Try this: the next time you have lunch planned with a friend, have him meet you at your office.  Put him on your calendar.  But don’t tell anyone who he is or why he’s there.

Then, when you sit down with him, ask him what it felt like to be a new visitor to your place of work.

How long does he wait at reception?  Does the receptionist pass him to another person before getting to talk to you?  Is he attended to quickly or does he wait for a while?  Did people say hello to him?  Was he brought to your desk or to a conference room?  Did the experience make him feel welcomed, excited, intimidated, put off?  Does your office feel active and buzzing or empty and quiet?

How was he left feeling before your “meeting” even started?  And how does this compare to how you’d like someone to feel before / during / after a meeting?

Here’s how this often works:

  • You arrive and say who you’re there to meet
  • A receptionist call an assistant
  • You wait a bit
  • The assistant comes to greet you and takes you to an empty room
  • You’re offered something to drink
  • You wait a bit
  • The drink arrives
  • You wait a bit
  • The meeting starts
  • (elapsed time: 5-10 minutes if all goes smoothly)
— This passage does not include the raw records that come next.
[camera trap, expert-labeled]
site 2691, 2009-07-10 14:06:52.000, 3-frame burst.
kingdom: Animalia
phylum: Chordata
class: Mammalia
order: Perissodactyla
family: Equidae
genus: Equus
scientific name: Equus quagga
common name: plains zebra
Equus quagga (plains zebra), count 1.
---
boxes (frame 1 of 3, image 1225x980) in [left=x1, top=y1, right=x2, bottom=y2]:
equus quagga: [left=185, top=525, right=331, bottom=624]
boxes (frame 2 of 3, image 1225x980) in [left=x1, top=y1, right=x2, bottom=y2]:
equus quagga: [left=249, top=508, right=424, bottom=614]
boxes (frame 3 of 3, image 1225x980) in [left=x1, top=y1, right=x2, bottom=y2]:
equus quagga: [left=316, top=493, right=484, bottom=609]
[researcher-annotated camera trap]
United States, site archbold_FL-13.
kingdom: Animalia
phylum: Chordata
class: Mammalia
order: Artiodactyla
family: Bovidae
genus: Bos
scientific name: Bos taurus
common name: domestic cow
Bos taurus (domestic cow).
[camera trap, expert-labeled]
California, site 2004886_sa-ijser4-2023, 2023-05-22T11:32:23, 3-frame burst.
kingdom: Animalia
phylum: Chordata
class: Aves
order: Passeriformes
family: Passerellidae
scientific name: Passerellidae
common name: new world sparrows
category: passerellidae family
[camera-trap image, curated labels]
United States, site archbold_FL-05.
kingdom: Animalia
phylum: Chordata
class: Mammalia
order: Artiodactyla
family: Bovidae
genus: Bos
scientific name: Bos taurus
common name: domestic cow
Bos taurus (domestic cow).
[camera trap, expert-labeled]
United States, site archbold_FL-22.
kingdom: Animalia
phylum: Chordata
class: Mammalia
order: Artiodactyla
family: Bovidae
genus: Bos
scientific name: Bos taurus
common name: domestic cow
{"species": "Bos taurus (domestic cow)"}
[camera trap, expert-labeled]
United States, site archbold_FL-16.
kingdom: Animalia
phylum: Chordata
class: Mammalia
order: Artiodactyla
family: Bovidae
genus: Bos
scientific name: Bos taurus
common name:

This particular sequence of events might be fine if you want to make a very specific impression (namely, we’re big and established).  But if the impression you’re after is “nimble, cutting edge organization” consider re-imagining the whole shebang.

Maybe something along the lines of: person arrives, they’re walked straight to your desk.

The advantage you have against the big guys is that you’re NOT them.  In which case acting just like them (because that’s how they do it) is a huge miss.